_What the task asks:_ For the data below, give again exactly the lines from the one containing "Runner Photo 7709466" through the one containing "Room Forest Road in Greater London", both ends included, and no others.

_Data excerpts:_

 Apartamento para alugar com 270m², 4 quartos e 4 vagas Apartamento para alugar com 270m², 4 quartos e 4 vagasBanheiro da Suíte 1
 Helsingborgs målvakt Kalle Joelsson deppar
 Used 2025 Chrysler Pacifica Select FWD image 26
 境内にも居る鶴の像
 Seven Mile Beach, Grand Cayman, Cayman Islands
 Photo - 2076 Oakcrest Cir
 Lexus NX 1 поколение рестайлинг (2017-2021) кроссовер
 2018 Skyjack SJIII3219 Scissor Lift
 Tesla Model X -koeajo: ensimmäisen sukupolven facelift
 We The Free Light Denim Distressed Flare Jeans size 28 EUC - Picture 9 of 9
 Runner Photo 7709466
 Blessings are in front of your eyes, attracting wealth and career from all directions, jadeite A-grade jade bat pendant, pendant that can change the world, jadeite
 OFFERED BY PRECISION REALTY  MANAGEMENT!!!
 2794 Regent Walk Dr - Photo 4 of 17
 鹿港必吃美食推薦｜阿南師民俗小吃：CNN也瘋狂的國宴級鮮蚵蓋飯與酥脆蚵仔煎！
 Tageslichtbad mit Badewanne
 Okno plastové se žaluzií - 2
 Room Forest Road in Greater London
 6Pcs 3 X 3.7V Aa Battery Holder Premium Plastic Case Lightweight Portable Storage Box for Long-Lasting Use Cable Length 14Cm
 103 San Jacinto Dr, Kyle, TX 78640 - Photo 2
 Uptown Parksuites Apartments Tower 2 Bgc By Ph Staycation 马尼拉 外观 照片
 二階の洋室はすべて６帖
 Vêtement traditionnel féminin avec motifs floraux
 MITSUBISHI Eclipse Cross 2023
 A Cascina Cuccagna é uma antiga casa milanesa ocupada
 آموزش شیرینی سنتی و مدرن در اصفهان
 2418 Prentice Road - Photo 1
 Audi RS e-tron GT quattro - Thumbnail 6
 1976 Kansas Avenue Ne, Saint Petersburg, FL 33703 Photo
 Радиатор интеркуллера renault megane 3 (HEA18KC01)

_Output:_
 Runner Photo 7709466
 Blessings are in front of your eyes, attracting wealth and career from all directions, jadeite A-grade jade bat pendant, pendant that can change the world, jadeite
 OFFERED BY PRECISION REALTY  MANAGEMENT!!!
 2794 Regent Walk Dr - Photo 4 of 17
 鹿港必吃美食推薦｜阿南師民俗小吃：CNN也瘋狂的國宴級鮮蚵蓋飯與酥脆蚵仔煎！
 Tageslichtbad mit Badewanne
 Okno plastové se žaluzií - 2
 Room Forest Road in Greater London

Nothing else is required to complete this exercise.